When I was in the shadows, it was inevitably easier,
at times.  I could grovel in murkiness
and not have  to wave any banners or bear
 any burdens other than my own.  It was a heavy
quiet, lonely in other ways.  But no one expected
any more from me then.

But, I should discuss the rain.  Rain that falls
in full sunlight, they say are angel tears of happiness
and perhaps sorrow, in its mysterious was;
that knowing that it can not be sustained
for so as morning rises, night must fall.
There is an aching in any joy for that.

When dark days gather into sop of sudden showers,
even flowers know to bend their heads
and see it through.

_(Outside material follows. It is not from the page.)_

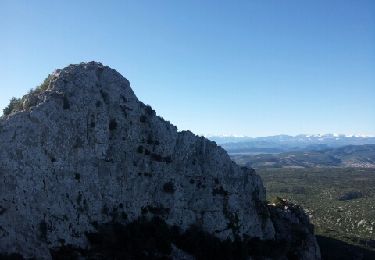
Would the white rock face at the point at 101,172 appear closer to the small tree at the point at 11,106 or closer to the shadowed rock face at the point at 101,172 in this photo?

It is such a wonder,
to me, that the buds in process of their mourning
know when to rise together like a yellow chorus.

You are a blossom in my garden, my friend.
We know the season and the cycles well. 
We are both sunned and shadowed Hope
to each other.  Our arms, like leaves,
hold each other in swelter or shadow
just beneath the dazzle of ease
and the bend when we are beleaguered
by a deluge of dark horizons.
 

Denying Death

Oh Death, you are a wanton,
with no respect for kind and kin

let go of my sister’s hem

she is needed here to kiss children,
to braid her sister’s hair, to brush
a brother’s sweat off his brow

take your dark and tempting heavy
scent from air she breathes,
she has flowers to smell
that do not go with any funeral parlor

there are roses she must cause to bloom
dark night she has stars to pin to
she has her bath to draw
to sooth her need for water

not to drown your hum or harrowing
aching voice whispering that she is now
somehow related to you

let go of her hair that is tangled
through head tossing in her sleep
and balks beneath her combing

of thoughts, caught like burdock
belief that she should look disheveled

You are a jealous woman, you want
what she has; her hope that rides hard
to keep safe from such as you

be gone, and with you take your minions;
those nasty near-death wishes
that seep into her bones

What love has, you can not have,
until she offers you her bouquet
of release that she has saved
until the last moment to hand over
to you who will cause shattering
of petals that were meant to stay near her heart

She will no longer believe in you
once she sees spring bring new blossoms.